Now I'm tempted to have a go myself. It's been a while, but I remember
calls to SYS FileCore could serialise the HD image, then calls to
FX/VDU could pipe it out via the serial - I can look up the details.
No idea how to collect it at the other end. Brief search reveils DOS
command Copy COM1 filename, perhaps in conjunction with the Mode
command, but looks doubtful these will work on my Win2k machine????

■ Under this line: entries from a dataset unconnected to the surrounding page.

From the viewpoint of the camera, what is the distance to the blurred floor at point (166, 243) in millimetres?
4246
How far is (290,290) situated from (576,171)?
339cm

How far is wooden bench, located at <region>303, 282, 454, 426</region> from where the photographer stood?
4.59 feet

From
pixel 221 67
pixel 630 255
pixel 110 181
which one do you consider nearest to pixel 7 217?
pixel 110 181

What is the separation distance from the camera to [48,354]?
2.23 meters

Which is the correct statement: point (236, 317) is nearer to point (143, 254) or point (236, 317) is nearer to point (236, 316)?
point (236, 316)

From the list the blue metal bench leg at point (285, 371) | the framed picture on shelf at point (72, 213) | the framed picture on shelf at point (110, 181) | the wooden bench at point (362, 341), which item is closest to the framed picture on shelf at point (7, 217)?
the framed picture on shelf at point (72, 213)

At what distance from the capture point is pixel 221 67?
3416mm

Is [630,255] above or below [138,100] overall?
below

Yes you are right Dave, it was my old Risc PC (Which IIRC you bought off me
:-)
Cheers
Have you got/access to download Kermit? I've used it via serial from
Win2K to Win98 and vice versa, and most of the various terminal
emulators for RISC OS should be able to send to it.
Rgds,
Andrew
Write a trivial BBC BASIC program? The (free) evaluation version of
BBC BASIC for Windows is more than capable of opening a serial port
and copying bytes to a file. Although the program is limited to 8K,
you can still create a file of any size! There's an example program
supplied for transferring files from a BBC Micro, which could no
doubt be modified to do what you want.
BBC BASIC for Windows can be downloaded from:
http://www.rtrussell.co.uk/products/bbcwin/download.html
Richard.
http://www.rtrussell.co.uk/
To reply by email change 'news' to my forename.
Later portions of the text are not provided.